France-Algérie : des feux mal éteints ravivés par des incendiaires de la mémoire

Faute d’avoir jusqu’à présent accepté de l’assumer, la France se trouve maintenant violemment confrontée à son passé colonial en Algérie: un projet de loi visant à «juger les responsables de crimes coloniaux» a été récemment déposé au Parlement algérien – réplique tardive à l’article 4 de la loi française du 23 février 2005 qui décrétait «le rôle positif de la présence française outre-mer, notamment en Afrique du Nord».
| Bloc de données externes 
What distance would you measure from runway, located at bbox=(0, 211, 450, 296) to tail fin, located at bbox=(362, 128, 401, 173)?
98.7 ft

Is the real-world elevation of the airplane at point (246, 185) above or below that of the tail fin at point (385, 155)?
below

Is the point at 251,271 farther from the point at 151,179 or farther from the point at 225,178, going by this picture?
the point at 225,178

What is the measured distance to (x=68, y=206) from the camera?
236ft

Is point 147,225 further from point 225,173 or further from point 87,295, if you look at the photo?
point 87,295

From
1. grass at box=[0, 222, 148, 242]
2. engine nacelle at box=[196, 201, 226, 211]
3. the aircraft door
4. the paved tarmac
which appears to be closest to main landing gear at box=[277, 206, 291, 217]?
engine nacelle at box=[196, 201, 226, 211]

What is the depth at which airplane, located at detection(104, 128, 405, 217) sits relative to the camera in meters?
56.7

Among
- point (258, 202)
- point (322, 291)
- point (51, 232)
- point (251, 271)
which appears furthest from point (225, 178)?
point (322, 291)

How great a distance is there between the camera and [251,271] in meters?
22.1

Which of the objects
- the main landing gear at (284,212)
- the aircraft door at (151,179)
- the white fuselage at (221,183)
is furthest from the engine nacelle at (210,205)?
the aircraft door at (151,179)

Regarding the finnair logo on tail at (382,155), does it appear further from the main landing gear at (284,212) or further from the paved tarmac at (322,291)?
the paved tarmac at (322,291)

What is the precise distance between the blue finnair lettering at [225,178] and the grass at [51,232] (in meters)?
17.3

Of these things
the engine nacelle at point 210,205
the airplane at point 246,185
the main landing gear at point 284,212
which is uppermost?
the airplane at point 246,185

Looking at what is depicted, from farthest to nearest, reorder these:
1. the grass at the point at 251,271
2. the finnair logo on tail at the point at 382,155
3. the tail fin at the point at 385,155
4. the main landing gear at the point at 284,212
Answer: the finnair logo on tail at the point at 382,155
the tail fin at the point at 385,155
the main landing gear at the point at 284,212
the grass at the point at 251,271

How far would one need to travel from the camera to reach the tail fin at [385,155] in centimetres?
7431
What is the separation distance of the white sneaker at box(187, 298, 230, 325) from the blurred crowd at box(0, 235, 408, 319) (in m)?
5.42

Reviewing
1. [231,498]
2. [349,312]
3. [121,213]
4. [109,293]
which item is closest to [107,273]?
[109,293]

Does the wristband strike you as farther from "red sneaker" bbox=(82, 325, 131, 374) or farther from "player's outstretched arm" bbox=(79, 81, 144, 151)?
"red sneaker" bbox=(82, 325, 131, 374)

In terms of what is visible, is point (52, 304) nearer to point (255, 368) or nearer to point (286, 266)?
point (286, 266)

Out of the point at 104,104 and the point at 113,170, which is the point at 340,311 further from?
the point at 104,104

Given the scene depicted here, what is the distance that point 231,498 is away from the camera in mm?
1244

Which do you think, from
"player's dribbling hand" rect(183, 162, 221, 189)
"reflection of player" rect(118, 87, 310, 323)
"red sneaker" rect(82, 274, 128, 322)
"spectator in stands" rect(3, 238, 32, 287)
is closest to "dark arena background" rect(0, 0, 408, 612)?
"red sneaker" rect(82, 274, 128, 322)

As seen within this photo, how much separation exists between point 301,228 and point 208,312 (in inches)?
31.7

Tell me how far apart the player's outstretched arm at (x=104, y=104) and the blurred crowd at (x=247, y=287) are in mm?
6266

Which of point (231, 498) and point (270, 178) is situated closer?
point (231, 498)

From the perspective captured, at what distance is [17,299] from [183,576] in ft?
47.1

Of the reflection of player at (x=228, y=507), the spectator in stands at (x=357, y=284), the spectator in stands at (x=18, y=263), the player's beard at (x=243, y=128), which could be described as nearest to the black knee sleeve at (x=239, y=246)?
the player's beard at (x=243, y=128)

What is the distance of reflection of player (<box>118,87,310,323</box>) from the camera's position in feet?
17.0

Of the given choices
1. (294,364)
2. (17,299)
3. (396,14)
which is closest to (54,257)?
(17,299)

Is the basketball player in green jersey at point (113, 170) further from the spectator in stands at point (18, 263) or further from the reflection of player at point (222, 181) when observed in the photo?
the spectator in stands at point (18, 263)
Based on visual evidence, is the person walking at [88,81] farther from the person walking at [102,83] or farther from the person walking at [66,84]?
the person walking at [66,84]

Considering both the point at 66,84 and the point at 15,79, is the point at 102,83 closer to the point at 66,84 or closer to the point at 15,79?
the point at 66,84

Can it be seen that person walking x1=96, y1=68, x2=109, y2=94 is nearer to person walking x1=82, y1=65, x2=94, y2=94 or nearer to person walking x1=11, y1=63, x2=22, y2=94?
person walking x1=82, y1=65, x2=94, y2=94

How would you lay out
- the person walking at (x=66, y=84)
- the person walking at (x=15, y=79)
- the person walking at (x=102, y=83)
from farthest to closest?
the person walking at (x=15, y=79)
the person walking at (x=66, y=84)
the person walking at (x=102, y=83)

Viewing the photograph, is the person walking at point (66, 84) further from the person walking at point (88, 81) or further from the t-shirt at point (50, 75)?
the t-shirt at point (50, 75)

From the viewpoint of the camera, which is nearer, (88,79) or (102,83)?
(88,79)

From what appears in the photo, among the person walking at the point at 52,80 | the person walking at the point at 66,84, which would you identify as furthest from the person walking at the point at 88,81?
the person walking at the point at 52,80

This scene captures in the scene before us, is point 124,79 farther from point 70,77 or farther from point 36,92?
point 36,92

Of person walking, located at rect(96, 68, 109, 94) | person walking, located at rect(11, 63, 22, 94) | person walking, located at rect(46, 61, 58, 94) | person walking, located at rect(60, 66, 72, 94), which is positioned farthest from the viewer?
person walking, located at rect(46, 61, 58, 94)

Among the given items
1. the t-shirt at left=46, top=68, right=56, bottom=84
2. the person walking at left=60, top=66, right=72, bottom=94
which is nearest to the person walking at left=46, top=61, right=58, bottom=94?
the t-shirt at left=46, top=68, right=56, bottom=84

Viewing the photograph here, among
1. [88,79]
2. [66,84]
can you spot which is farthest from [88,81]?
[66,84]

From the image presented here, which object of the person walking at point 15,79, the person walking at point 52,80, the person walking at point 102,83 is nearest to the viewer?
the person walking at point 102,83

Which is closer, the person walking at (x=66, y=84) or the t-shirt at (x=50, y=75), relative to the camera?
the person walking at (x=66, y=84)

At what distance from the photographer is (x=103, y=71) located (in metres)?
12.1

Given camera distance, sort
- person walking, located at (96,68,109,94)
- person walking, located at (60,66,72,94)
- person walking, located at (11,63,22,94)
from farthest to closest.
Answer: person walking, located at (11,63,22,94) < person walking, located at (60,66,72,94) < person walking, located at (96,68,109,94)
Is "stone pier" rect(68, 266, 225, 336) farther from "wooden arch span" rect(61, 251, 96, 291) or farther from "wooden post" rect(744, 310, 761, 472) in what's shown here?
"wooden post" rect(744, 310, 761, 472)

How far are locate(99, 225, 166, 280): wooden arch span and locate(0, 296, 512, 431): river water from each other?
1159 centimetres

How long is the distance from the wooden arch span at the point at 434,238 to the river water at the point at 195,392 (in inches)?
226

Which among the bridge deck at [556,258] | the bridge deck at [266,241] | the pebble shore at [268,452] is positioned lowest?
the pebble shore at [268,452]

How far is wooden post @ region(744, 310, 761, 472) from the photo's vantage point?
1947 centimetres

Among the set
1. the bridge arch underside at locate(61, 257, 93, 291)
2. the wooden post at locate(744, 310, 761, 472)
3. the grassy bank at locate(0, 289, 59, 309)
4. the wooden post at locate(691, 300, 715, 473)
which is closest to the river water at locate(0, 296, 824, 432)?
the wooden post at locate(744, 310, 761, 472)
La proximité des élections régionales explique sans doute l’émotion manifestée par Thierry Mariani, député UMP du Vaucluse et tête de liste de l’UMP pour les élections régionales en PACA, qui a refusé mardi matin 9 février de voter en faveur de la ratification d’une convention de partenariat avec l’Algérie signée il y a deux ans4. L’après-midi du même jour, à l’occasion d’une séance de questions au gouvernement, Hubert Falco, secrétaire d’Etat aux anciens combattants, répondait aux inquiétudes de Thierry Mariani, en célébrant une fois encore les vertus d’une Fondation pour la mémoire de la guerre d’Algérie …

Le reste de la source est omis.